So, who wants to dismantle the FDA, you ask? Some patient advocacy groups, among others, aided by a few senators:
We need the FDA to be more insulated from these forces. Instead, every few years, legislators offer bills that amount to death by a thousand cuts for the agency. The latest is the Promising Pathways Act, which offers “conditional approval” of new drugs, without even the need for the preliminary evidence that accelerated approval requires (i.e., some indication that biomarkers associated with real outcomes like disease progression or survival are moving in the right direction in early drug studies).
This bill is being pushed by powerful patient groups and has the support of Democratic senators like Kristin Gillibrand and Raphael Warnock, who should know better.
The bill would codify using “real-world data” and unvalidated surrogate endpoints for something called “provisional approval”, a level below the already tenuous accelerated approval.
I can see how it may appeal to patients: you may get a promising new drug for your life-threatening, debilitating disease sooner via this pathway. On the other hand, there are already mechanisms in place that enable access to these: a clinical trial, for one. Or expanded access (a.k.a. “compassionate use”) for those who may not be eligible for a trial.
So how would “provisional approval” help?
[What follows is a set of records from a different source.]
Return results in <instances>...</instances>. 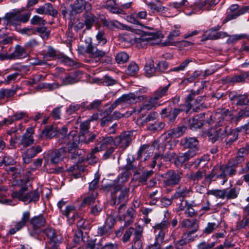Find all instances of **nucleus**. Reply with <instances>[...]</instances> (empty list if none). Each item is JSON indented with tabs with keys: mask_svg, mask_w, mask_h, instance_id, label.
I'll list each match as a JSON object with an SVG mask.
<instances>
[{
	"mask_svg": "<svg viewBox=\"0 0 249 249\" xmlns=\"http://www.w3.org/2000/svg\"><path fill=\"white\" fill-rule=\"evenodd\" d=\"M97 194L96 192L92 191L90 194L84 198L82 201V205H91L93 203L97 196Z\"/></svg>",
	"mask_w": 249,
	"mask_h": 249,
	"instance_id": "de8ad7c7",
	"label": "nucleus"
},
{
	"mask_svg": "<svg viewBox=\"0 0 249 249\" xmlns=\"http://www.w3.org/2000/svg\"><path fill=\"white\" fill-rule=\"evenodd\" d=\"M190 233H184L180 240L174 241V246L176 249H185L187 244L193 241L194 238H189Z\"/></svg>",
	"mask_w": 249,
	"mask_h": 249,
	"instance_id": "aec40b11",
	"label": "nucleus"
},
{
	"mask_svg": "<svg viewBox=\"0 0 249 249\" xmlns=\"http://www.w3.org/2000/svg\"><path fill=\"white\" fill-rule=\"evenodd\" d=\"M180 144L188 151L177 157L175 160L177 165L182 164L194 157L198 150V141L195 137H185L181 140Z\"/></svg>",
	"mask_w": 249,
	"mask_h": 249,
	"instance_id": "f03ea898",
	"label": "nucleus"
},
{
	"mask_svg": "<svg viewBox=\"0 0 249 249\" xmlns=\"http://www.w3.org/2000/svg\"><path fill=\"white\" fill-rule=\"evenodd\" d=\"M57 134L56 128L53 125L47 126L42 131V134L47 138L52 139Z\"/></svg>",
	"mask_w": 249,
	"mask_h": 249,
	"instance_id": "e433bc0d",
	"label": "nucleus"
},
{
	"mask_svg": "<svg viewBox=\"0 0 249 249\" xmlns=\"http://www.w3.org/2000/svg\"><path fill=\"white\" fill-rule=\"evenodd\" d=\"M46 236L49 238V246L52 249H57L62 242L63 237L61 234L55 232L51 228H47L45 231Z\"/></svg>",
	"mask_w": 249,
	"mask_h": 249,
	"instance_id": "1a4fd4ad",
	"label": "nucleus"
},
{
	"mask_svg": "<svg viewBox=\"0 0 249 249\" xmlns=\"http://www.w3.org/2000/svg\"><path fill=\"white\" fill-rule=\"evenodd\" d=\"M129 189L127 187H121L117 185L115 187V191L111 192L113 204H119L124 201L128 198Z\"/></svg>",
	"mask_w": 249,
	"mask_h": 249,
	"instance_id": "6e6552de",
	"label": "nucleus"
},
{
	"mask_svg": "<svg viewBox=\"0 0 249 249\" xmlns=\"http://www.w3.org/2000/svg\"><path fill=\"white\" fill-rule=\"evenodd\" d=\"M189 126L191 129L195 130L200 128L203 125L201 121L195 117L191 118L188 121Z\"/></svg>",
	"mask_w": 249,
	"mask_h": 249,
	"instance_id": "a18cd8bd",
	"label": "nucleus"
},
{
	"mask_svg": "<svg viewBox=\"0 0 249 249\" xmlns=\"http://www.w3.org/2000/svg\"><path fill=\"white\" fill-rule=\"evenodd\" d=\"M154 233L155 234L156 242L158 243L163 242L165 238L166 231L154 229Z\"/></svg>",
	"mask_w": 249,
	"mask_h": 249,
If anything, wouldn’t it transfer the risks and — importantly — costs of drug development from the drug manufacturer/sponsor/study investigator to the patient?
Ultimately, the reason why there aren’t many cures for rare, terminal diseases is not because the big bad FDA is keeping the already developed drugs away from patients but rather because they are devilishly difficult to develop at our current level of technology. Wouldn’t it then make more sense to work on advancing the technology The careful reader will note that the opposite is being done, and I write this as no great fan of AI. that would lead to those new cures? I worry that the Promising Pathways Act would solve a problem that doesn’t exist by adding to the already skyrocketing costs of American health care. But that could be just me.